讀古今文學網 > 我跟爺爺去捉鬼 > 第110節 >

第110節

  「阮籍又吹了一次。」
  「阮籍知道遇到了高人,就沉默下來。」
  「天色向晚,阮籍起身告辭,剛走到半山腰處,忽聽山頂上眾音齊鳴,好像一個樂隊在傾情演出,阮籍驚訝地回頭一瞅,只見孫登在向他揮手,口哨聲從他那兒傳來,哨音如瀑。」
  爺爺講完,沉浸在自己的故事裡一副陶醉的樣子。
  「什麼叫厲害,這才叫厲害。
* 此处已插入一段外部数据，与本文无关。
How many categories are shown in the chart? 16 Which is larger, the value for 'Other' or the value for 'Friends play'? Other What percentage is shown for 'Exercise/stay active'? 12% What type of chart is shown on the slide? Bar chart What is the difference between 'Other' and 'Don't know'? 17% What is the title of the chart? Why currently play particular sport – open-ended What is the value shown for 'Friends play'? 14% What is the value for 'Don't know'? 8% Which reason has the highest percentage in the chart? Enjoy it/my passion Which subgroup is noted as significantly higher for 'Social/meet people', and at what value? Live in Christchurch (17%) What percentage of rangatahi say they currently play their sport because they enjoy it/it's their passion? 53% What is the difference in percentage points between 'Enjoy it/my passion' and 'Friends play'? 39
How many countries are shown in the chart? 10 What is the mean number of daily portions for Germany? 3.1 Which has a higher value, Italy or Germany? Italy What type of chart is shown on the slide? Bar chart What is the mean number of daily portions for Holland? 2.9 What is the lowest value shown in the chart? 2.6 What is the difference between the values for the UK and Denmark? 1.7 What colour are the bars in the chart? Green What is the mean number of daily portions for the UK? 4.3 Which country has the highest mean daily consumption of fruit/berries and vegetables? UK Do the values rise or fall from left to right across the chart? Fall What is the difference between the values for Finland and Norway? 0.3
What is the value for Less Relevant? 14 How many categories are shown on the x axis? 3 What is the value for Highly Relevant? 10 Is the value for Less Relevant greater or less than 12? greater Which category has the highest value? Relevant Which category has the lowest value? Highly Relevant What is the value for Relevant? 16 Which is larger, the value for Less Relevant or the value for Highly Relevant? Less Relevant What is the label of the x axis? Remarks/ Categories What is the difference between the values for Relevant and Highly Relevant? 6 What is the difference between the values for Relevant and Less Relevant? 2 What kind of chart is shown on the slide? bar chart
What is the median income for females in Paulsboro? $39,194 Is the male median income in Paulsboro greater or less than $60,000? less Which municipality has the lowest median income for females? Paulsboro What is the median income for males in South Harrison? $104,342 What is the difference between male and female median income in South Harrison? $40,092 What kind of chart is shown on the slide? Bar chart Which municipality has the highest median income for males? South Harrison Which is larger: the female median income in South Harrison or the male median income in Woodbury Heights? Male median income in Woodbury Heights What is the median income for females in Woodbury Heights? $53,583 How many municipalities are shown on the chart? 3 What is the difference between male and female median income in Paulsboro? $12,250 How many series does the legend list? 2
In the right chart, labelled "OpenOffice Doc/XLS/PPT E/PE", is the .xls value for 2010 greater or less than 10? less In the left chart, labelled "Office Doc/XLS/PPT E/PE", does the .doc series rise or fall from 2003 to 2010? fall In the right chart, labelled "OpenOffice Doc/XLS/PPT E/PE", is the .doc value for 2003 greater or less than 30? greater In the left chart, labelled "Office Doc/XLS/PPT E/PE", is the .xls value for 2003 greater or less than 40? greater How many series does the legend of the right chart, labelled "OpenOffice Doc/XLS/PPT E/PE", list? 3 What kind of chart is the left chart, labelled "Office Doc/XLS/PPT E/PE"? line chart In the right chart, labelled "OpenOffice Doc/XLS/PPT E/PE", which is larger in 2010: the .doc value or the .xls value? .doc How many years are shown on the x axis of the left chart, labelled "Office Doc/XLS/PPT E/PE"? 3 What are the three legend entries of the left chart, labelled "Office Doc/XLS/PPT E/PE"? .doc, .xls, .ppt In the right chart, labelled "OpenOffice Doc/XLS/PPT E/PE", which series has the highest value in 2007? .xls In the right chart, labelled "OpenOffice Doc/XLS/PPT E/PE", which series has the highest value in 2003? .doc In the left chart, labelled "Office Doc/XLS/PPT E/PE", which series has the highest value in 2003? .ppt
」爺爺興奮的滔滔不絕的對我說,「方士的成分很複雜,既有學識淵博的知識分子,也有不學無術的江湖騙子。既有從事傳統科學技術研究的學者,也有普通的農夫商賈,還有出入宮廷的政客,最多的還是隱士、釋道之徒。他們有的不亞於三公九卿,被皇帝作為座上賓。有的類似於乞丐,被百姓列於下九流。你姥爹的父親不允許他走仕途,所以沒有三公九卿的命;由於祖蔭還算好,也不可能淪落為乞丐。從頭到尾讓我以為他只是一個精於算術的賬房,只是由於無聊才玩玩方術。」
  我聽媽媽說過,姥爹可以將算盤放在頭頂上撥弄。
  「他不是玩玩嗎?」在媽媽的述說裡,在我的記憶裡,姥爹和爺爺都是利用自己知道的方術在力所能及的範圍裡幫助親人鄰里,從來沒有刻意去鑽研過,也沒有更大的野心。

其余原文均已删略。